## DAFTAR TUGAS:
A. Menurut teks rujukan, siapa yang menjabat sebagai Direktur IPHH KLHK?
B. Tuliskan kembali bagian teks rujukan antara "KLHK Kembangkan Sistem" dan "bagi pelaku usaha.", termasuk kedua bagian tersebut.

KLHK Kembangkan Sistem Informasi Harga Patokan Hasil Hutan, Direktur IPHH: Untuk PNBP yang Berkeadilan

- 25 Mei 2023, 08:33 WIB
Direktur IPHH KLHK Ade Mukadi
Direktur IPHH KLHK Ade Mukadi /KLHK/

SEPUTAR CIBUBUR - Direktorat Iuran dan Penatausahaan Hasil Hutan (IPHH) Kementerian Lingkungan Hidup dan Kehutanan (KLHK) mengembangkan Sistem Informasi Harga Patokan (SIPATOK) Hasil Hutan untuk menghasilkan Penerimaan Negara Bukan Pajak (PNBP) yang berkeadilan bagi Negara maupun bagi pelaku usaha.

## BARIS YANG DISEDIAKAN:
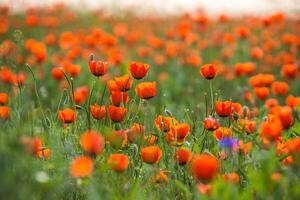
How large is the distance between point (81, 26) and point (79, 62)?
2.26 metres

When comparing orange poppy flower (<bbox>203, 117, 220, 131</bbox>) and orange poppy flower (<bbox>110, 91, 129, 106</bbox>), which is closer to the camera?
orange poppy flower (<bbox>203, 117, 220, 131</bbox>)

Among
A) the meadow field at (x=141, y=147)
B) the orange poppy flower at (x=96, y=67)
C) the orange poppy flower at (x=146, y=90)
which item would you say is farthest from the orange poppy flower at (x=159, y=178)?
the orange poppy flower at (x=96, y=67)

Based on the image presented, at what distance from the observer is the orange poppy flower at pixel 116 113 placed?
2.18 meters

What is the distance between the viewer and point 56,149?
218cm

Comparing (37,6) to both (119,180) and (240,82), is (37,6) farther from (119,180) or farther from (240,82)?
(119,180)

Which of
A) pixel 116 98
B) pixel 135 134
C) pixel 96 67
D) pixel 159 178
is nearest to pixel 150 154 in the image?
pixel 159 178

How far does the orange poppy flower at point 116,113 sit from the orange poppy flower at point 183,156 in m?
0.29

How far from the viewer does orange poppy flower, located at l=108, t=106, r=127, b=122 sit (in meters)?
2.18

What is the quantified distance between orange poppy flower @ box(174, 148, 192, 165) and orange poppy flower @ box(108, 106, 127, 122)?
0.94ft

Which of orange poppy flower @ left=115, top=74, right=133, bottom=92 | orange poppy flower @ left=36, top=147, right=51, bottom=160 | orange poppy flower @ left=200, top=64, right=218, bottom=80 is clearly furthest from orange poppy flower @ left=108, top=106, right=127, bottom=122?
orange poppy flower @ left=200, top=64, right=218, bottom=80

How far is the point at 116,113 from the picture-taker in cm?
219

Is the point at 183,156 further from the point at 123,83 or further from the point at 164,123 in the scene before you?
the point at 123,83

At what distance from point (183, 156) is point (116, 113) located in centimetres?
34

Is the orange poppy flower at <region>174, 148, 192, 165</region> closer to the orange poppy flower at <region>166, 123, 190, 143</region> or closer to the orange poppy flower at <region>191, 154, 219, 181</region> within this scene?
the orange poppy flower at <region>166, 123, 190, 143</region>
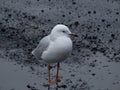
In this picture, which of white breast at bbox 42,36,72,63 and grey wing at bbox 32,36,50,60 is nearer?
white breast at bbox 42,36,72,63

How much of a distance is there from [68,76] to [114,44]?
8.06 feet

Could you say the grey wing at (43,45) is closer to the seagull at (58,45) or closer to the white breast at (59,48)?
the seagull at (58,45)

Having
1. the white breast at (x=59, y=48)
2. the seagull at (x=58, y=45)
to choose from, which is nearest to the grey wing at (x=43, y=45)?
the seagull at (x=58, y=45)

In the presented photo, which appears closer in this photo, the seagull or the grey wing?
the seagull

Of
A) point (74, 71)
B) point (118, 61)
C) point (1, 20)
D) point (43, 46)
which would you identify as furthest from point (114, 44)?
point (1, 20)

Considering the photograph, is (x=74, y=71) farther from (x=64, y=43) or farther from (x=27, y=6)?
(x=27, y=6)

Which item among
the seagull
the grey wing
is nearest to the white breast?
the seagull

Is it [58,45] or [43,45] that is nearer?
[58,45]

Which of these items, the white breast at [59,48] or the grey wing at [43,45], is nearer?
the white breast at [59,48]

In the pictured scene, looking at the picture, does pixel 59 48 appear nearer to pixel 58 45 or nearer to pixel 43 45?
pixel 58 45

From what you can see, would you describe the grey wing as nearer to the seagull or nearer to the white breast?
the seagull

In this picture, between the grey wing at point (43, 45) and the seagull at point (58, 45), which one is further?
the grey wing at point (43, 45)

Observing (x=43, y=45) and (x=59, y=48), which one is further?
(x=43, y=45)

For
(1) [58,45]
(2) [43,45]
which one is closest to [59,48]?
(1) [58,45]
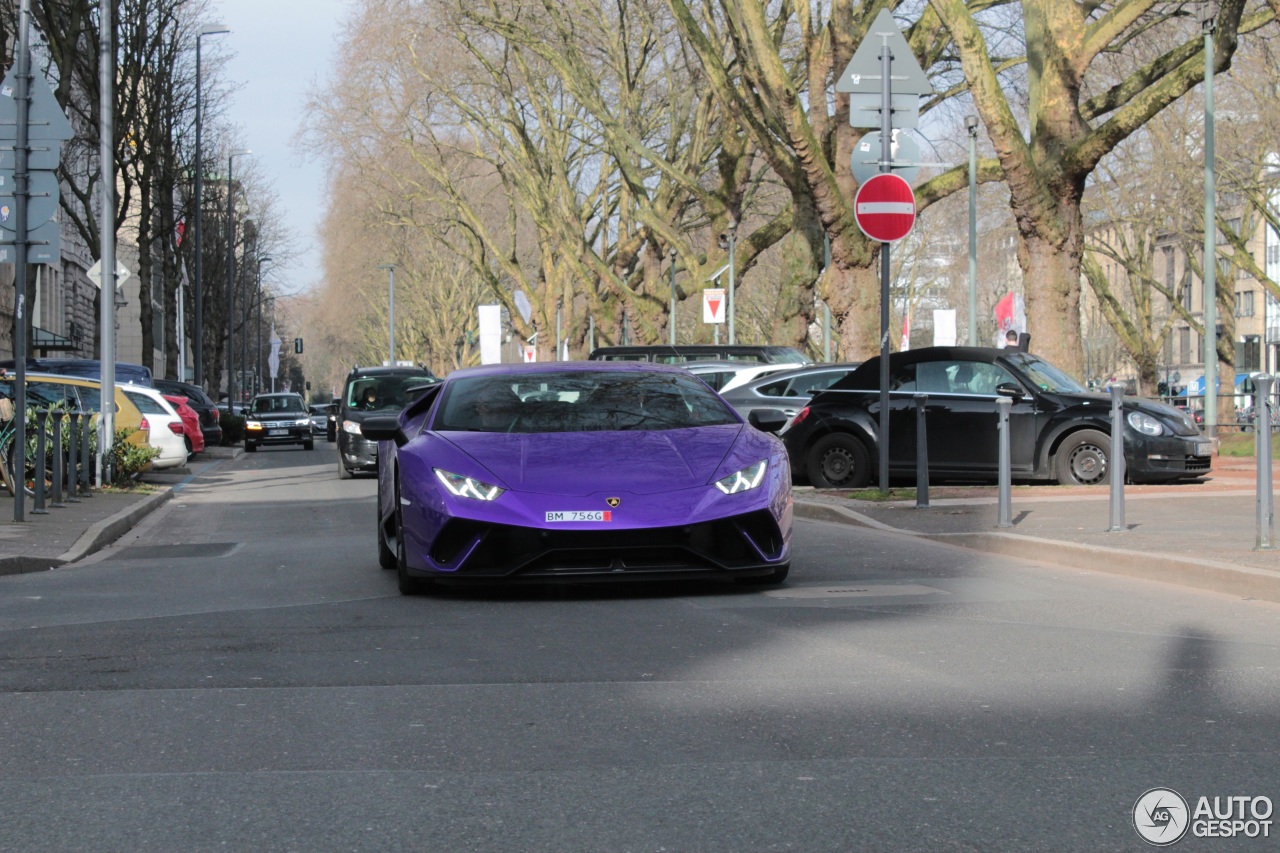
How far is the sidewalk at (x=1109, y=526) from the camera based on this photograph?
9711 mm

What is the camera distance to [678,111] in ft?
140

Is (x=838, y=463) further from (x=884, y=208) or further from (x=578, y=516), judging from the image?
(x=578, y=516)

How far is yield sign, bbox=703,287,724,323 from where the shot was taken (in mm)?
36688

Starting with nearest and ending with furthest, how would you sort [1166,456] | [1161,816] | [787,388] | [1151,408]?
[1161,816], [1166,456], [1151,408], [787,388]

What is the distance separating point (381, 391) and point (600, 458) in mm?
17734

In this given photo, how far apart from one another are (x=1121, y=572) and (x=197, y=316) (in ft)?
154

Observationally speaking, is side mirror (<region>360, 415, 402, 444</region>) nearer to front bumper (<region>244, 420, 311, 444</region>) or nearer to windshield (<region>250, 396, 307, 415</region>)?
front bumper (<region>244, 420, 311, 444</region>)

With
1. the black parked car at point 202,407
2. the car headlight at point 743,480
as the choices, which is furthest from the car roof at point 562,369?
the black parked car at point 202,407

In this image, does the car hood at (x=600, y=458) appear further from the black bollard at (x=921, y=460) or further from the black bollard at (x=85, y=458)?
the black bollard at (x=85, y=458)

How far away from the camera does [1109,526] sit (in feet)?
39.9

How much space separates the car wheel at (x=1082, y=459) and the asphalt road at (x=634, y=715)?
725cm

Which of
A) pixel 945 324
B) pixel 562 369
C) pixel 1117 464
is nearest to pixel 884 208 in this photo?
pixel 1117 464

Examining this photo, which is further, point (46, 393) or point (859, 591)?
point (46, 393)

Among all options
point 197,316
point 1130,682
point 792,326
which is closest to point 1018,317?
point 792,326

## JAWABAN TUGAS:
A. Ade Mukadi.

B.
KLHK Kembangkan Sistem Informasi Harga Patokan Hasil Hutan, Direktur IPHH: Untuk PNBP yang Berkeadilan

- 25 Mei 2023, 08:33 WIB
Direktur IPHH KLHK Ade Mukadi
Direktur IPHH KLHK Ade Mukadi /KLHK/

SEPUTAR CIBUBUR - Direktorat Iuran dan Penatausahaan Hasil Hutan (IPHH) Kementerian Lingkungan Hidup dan Kehutanan (KLHK) mengembangkan Sistem Informasi Harga Patokan (SIPATOK) Hasil Hutan untuk menghasilkan Penerimaan Negara Bukan Pajak (PNBP) yang berkeadilan bagi Negara maupun bagi pelaku usaha.